Blue bonds promote ocean health

Asian Development Bank Special Report 2019
3 min read
Daniel Stanton, Steve Garton

The concept of a ‘Blue bond’ is catching on after the small island state of the Seychelles priced the first deal of its kind in October.

Aimed at protecting oceans, the US$15m bond, developed with the assistance of the World Bank, was placed to three investors: Calvert Impact Capital, TIAA’s Nuveen and Prudential Financial.

Though small, the deal points to growing awareness of ocean health – a key issue for island nations that rely heavily on fishing or tourism, such as Fiji, the host of the ADB’s 2019 annual meetings.

The Seychelles bond has a US$5m guarantee from the World Bank, and is also supported by a US$5m concessional loan from the Global Environment Facility which will partially cover interest payments.

The bond has a 10-year maturity and coupon of 6.5%, which the World Bank said was effectively reduced to 2.8% with the GEF support.

Proceeds will contribute to the World Bank’s South West Indian Ocean Fisheries Governance and Shared Growth programme, which helps countries in the region to manage their marine resources sustainably.

“Despite the relatively small issue size it was very heartening to see the strong market reception to the deal, which bodes well for further issuances in this space,” said Hussain Zaidi, head of bond syndicate for Europe, the Middle East and Africa at Standard Chartered, the placement agent.

The Seychelles’ debut has already spawned one copy: in January the Nordic Investment Bank priced a SKr2bn (US$216m) Blue bond to fund water projects around the Baltic Sea, described by the World Wildlife Fund as one of the most threatened marine ecosystems on the planet.

Because of industrial wastewater and agricultural run-off, the Baltic Sea contains five times more nitrogen and eight times more phosphorus than it did 100 years ago, according to the WWF, leading to serious eutrophication – an excess of minerals and nutrients that encourages algae and plant growth, choking marine life.

Christopher Flensborg, a sustainable finance specialist at bookrunner SEB, said the deal allowed investors “to get a better understanding of the challenges of the Baltic Seas ecosystems and the solutions to address these challenges”.

The 0.375% five-year bond was twice oversubscribed and priced at mid-swaps minus 2bp. Triple A rated NIB, which already has an active Green bond programme, said the investments would focus on water treatment, pollution prevention and climate change adaptation.

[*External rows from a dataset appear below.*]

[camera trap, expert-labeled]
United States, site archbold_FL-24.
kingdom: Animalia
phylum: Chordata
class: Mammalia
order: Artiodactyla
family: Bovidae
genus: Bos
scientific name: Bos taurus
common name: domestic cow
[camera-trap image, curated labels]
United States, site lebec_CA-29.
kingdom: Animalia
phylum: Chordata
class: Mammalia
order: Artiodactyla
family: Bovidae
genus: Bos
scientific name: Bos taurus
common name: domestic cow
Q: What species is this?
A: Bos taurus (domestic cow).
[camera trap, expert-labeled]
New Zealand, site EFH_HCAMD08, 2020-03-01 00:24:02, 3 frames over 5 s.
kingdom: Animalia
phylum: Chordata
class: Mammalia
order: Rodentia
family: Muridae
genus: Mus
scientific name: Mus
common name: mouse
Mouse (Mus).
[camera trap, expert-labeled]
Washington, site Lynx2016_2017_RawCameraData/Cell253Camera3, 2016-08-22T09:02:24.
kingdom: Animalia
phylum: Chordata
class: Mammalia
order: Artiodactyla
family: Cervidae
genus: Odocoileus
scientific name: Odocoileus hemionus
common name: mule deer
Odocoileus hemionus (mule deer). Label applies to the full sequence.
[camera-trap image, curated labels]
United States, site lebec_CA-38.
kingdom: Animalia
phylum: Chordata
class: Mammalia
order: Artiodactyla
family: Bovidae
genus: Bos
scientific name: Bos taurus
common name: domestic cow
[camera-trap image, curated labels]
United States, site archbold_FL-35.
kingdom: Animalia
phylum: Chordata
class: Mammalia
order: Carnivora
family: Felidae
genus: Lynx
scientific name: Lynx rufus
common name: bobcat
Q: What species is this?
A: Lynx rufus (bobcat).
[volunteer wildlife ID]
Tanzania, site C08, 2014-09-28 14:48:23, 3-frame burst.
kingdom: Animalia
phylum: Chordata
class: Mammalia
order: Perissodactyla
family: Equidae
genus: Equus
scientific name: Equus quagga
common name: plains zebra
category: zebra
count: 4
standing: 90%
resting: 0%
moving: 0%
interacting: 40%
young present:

The Seychelles will use the proceeds to expand marine protected areas and improve governance as it promotes sustainability in its dominant industry. Fish products make up 95% of the country’s exports by value, and the fisheries sector employs 17% of the population, according to the World Bank.

The government of the Seychelles will place US$12m in an investment fund managed by Development Bank of the Seychelles and US$3m in a grants fund managed by the Seychelles Conservation and Climate Adaptation Trust.

Arunma Oteh, World Bank treasurer, said the deal illustrated the growing demand for sustainable products in the world’s capital markets.

“The blue bond is yet another example of the powerful role of capital markets in connecting investors to projects that support better stewardship of the planet,” she said.